The sale of 20m shares, announced yesterday by Credit Suisse, cuts Nixon’s stake in the company down to 12.8 per cent. At 280p per share, the sale netted him £56m.
The 46-year-old is set to remain a non-executive director of the company, which originally compared mortgage deals, but now offers comparisons across a range of financial products.
Nixon has gradually reduced his holding in the company since it floated on the London Stock Exchange in 2007 – a float that left him 54.5 per cent of the company.
He dropped out of an accountancy course at Nottingham University to start the company in 1993, but it was not until 1999 that the popular website was up and running.


Nixon is set to remain a non-executive director of the company

The current sale follows a sell-off of a 10.6 per cent stake worth £129m in March last year and an 18.5 per cent stake worth £200m in June 2013.
Shares in the company, which is listed on the FTSE 250, were down 2.78 per cent at 294p when markets closed yesterday.

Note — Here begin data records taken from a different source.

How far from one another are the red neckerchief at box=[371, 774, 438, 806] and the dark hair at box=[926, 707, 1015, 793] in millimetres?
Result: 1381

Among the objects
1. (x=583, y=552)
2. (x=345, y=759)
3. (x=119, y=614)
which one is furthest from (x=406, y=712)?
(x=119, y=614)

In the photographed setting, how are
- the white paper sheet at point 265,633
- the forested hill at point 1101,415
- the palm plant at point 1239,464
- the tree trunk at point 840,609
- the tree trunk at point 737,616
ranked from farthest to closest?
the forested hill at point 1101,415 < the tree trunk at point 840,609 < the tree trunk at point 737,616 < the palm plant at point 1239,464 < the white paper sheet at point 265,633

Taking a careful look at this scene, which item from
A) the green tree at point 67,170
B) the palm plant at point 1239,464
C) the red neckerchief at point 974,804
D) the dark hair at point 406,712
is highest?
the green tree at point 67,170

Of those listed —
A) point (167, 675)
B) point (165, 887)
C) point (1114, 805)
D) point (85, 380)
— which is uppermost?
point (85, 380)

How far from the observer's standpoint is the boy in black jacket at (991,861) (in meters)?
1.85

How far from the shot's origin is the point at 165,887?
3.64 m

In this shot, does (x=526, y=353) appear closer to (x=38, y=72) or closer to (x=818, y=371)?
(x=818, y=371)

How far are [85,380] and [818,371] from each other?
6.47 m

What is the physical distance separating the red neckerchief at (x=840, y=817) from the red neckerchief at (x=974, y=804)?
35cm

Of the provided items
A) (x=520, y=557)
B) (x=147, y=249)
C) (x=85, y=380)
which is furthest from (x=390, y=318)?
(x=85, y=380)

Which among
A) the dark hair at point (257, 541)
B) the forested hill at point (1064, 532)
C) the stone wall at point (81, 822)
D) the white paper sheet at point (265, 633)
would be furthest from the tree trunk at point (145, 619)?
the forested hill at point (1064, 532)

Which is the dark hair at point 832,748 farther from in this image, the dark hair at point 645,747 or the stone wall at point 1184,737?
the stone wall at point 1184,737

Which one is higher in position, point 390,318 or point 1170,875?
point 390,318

It comes after Nixon shelved plans earlier this year to rake in £100m from a more substantial share sale. In March, he pulled a
U-turn and ditched plans to sell 35m shares, or 6.4 per cent of the company.
The company saw strong growth in the first three months of this year, as its revenues climbed to £77m, more than three times the amount of revenue earned in the same period last year. However, some analysts have said this was due to an exceptionally weak start to 2014.